Dizem que satisfação é a diferença entre expectativa e cumprimento. No caso, com uma expectativa tão alta, seria difícil chegar a um nível razoável, mas não chegou nem perto.

Foram três dias de apresentações intermináveis, com textos e mais textos explicando metodologias obscuras, temas irrelevantes, conclusões anódinas. Painel após painel, comecei a notar um padrão na linguagem corporal da plateia. Sentavam-se, reclinavam-se o máximo em posição de descanso e mantinham um olhar ausente, até que o palestrante dissesse a palavra mágica: “concluindo...” Todos se inclinavam para a frente, atentos ao desfecho. Em geral, qualquer coisa esquecível.

Assim foi até a última palestra, em que o pesquisador fez algo impensável. Entrando na sala, já se percebia algo anormal. As mesas dispostas em forma de U e, em um dos lados, computadores enfileirados, em prontidão para uso imediato. Os participantes fomos preenchendo o restante dos lugares até que, por não haver mais onde sentar, um rapaz se sentou em frente a um dos terminais. Inclinou-se para trás, voltou-se para o orador, como que a dizer “não tenho nada a ver com isso aqui, ok?”.

O experimento era inovador e propunha um meio de troca de ideias no ambiente acadêmico.

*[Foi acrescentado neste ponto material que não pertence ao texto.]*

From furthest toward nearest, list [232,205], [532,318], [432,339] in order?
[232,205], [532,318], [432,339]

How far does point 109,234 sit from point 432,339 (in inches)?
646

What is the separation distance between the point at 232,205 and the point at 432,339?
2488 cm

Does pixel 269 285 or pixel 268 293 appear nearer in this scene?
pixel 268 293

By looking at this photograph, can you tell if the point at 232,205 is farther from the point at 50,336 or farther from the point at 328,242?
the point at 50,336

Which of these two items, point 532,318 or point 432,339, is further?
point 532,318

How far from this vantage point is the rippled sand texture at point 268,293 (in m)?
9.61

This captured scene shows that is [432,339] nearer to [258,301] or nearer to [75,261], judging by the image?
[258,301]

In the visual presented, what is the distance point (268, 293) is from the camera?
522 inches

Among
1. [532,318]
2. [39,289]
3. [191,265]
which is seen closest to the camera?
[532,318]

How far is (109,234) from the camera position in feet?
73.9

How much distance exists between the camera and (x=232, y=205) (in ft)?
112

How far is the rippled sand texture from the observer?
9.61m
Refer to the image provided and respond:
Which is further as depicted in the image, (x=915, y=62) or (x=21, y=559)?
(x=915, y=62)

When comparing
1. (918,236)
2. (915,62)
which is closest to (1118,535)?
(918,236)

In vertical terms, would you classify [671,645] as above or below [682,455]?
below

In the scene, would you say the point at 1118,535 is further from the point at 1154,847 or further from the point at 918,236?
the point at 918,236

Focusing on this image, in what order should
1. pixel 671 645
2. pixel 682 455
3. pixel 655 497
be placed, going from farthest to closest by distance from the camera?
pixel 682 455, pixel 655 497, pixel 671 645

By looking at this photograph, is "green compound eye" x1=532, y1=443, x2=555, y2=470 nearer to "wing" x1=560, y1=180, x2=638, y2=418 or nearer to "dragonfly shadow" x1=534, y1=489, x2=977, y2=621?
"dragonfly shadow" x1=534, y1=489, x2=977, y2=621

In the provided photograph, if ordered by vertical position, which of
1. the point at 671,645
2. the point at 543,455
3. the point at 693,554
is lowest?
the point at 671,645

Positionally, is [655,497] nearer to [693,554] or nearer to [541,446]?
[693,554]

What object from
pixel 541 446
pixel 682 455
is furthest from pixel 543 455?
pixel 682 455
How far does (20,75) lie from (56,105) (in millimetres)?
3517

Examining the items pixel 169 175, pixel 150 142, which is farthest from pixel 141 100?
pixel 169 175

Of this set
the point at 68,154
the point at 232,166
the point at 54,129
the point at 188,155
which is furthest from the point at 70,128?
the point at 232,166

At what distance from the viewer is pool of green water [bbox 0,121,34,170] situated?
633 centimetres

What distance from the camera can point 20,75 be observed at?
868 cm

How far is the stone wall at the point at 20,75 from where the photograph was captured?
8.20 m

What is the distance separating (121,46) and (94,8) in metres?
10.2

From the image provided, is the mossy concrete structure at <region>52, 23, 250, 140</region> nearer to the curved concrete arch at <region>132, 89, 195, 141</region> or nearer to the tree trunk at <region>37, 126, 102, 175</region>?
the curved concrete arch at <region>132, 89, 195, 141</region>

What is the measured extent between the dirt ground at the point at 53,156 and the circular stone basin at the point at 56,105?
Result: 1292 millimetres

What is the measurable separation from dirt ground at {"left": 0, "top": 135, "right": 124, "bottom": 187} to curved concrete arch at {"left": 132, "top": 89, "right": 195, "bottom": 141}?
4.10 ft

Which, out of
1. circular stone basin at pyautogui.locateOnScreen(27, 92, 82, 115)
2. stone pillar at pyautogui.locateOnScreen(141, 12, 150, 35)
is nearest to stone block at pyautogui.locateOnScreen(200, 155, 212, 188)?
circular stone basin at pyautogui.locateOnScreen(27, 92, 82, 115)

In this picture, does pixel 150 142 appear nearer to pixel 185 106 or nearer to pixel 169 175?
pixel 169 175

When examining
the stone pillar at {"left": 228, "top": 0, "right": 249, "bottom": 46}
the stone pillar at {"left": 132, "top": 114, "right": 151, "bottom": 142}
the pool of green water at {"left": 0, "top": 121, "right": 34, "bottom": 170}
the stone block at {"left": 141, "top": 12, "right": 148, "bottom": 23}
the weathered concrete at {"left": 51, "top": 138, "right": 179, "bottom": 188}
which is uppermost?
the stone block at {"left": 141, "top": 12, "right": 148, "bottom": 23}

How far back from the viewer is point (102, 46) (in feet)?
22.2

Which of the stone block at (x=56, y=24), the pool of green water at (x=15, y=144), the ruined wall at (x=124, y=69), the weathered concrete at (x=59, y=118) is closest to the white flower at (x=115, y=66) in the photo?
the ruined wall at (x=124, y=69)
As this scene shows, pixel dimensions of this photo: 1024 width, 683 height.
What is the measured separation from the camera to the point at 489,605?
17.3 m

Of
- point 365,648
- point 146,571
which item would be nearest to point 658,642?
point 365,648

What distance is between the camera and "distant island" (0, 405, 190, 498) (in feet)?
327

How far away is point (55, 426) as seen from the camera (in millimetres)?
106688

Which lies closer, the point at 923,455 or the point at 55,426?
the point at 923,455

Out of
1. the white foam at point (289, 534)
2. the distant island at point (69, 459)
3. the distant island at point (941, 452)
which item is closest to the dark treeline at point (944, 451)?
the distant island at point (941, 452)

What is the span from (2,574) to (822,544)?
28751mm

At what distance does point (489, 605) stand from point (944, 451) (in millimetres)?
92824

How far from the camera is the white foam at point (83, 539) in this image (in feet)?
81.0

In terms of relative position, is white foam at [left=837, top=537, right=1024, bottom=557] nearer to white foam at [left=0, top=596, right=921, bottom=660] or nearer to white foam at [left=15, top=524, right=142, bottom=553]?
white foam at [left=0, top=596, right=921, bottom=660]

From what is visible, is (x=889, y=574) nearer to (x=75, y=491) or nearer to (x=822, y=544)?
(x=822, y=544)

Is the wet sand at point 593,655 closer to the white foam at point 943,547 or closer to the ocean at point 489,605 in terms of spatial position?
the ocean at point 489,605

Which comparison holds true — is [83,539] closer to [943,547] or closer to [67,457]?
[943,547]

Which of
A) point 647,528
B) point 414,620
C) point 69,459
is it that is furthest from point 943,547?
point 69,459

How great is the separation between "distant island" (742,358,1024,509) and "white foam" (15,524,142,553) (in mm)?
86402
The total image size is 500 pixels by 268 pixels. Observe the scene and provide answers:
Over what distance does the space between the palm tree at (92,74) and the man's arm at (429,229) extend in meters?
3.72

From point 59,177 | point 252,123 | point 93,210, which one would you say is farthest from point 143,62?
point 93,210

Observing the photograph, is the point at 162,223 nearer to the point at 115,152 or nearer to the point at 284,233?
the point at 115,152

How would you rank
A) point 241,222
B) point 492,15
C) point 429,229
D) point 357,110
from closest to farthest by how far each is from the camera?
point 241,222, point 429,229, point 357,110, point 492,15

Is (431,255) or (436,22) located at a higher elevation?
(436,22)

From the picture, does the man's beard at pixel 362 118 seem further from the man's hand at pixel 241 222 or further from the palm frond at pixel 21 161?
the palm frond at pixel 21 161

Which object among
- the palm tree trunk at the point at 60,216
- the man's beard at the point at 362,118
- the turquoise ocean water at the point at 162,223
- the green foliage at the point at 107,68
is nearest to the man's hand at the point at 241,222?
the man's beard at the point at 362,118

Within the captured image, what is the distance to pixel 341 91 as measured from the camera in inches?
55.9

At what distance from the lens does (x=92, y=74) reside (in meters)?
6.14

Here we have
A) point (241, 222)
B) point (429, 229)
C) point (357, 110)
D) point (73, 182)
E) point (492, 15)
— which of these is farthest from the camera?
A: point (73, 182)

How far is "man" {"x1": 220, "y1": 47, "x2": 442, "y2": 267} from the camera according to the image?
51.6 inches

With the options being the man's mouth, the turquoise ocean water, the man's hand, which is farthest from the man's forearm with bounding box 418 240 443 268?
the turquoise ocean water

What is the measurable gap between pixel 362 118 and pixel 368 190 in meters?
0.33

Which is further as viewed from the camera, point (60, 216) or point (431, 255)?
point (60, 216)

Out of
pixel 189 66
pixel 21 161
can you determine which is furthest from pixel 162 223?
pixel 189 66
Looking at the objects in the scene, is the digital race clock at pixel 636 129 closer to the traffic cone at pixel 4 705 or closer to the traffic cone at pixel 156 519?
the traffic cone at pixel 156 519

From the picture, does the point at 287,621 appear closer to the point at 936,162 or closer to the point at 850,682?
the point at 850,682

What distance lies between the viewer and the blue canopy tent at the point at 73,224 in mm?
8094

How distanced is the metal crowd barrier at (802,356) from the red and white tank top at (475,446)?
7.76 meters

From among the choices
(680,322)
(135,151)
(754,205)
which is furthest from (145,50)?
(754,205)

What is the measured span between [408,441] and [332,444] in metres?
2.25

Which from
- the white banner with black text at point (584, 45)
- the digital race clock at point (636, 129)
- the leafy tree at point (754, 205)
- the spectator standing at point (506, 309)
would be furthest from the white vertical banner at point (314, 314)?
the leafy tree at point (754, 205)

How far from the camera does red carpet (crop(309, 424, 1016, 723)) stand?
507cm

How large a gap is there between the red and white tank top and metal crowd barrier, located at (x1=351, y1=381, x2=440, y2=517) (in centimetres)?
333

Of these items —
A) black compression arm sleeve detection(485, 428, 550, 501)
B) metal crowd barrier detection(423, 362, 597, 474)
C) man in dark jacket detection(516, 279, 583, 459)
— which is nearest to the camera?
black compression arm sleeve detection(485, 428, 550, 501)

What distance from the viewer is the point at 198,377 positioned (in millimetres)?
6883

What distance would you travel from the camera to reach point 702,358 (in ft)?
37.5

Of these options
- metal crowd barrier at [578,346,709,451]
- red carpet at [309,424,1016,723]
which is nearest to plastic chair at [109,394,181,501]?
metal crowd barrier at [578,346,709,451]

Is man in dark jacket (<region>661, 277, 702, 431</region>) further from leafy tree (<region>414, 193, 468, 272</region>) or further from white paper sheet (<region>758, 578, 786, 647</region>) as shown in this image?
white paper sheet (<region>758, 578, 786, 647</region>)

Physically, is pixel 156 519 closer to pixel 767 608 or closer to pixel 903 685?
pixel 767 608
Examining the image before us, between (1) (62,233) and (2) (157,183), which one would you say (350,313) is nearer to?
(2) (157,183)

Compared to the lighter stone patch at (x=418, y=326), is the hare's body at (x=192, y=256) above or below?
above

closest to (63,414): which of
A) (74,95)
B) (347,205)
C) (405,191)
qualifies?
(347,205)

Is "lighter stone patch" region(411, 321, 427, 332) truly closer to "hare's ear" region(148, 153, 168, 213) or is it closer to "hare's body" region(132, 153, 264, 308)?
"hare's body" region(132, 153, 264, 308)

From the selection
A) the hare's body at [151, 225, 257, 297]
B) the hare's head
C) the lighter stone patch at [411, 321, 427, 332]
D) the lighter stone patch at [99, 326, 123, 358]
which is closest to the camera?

Hoje fazemos isso facilmente com tecnologia que se tornou acessível quase universalmente, mas, naquele momento, era um piloto.

Um dos participantes questionou algo no estudo, visivelmente alterado (drama, drama) e dizendo “você não pode afirmar isso!” com base nos números.

O palestrante, calmíssimo, fez a proposta fatal. “Deste lado, coloquei computadores conectados conforme o estudo. Proponho que se sentem aqui, experimentem e constatem por si mesmos.”

Se ele tivesse dito “olha aqui uma cobra!”, o desavisado rapaz ali sentado não teria pulado mais rápido, mais longe, mais horrorizado. É mais trágico que cômico, mas, ainda assim, foi difícil não rir do absurdo.

Um distraído poderia pensar que o objetivo da conferência era divulgar informação, promover o conhecimento, a pesquisa, a inovação, o progresso, a ciência. Engano inocente.

O propósito era... qual era? Não sei. Ver os amigos? Fazer turismo em Maastricht? Acalmar os egos? Reafirmação coletiva? Qualquer coisa, menos o que propagava o título.

Ultimamente, sinto-me vivendo em Maastrich, e, a cada vez que alguém ousa propagar qualquer coisa com um mínimo de bom senso, a plateia salta em horror.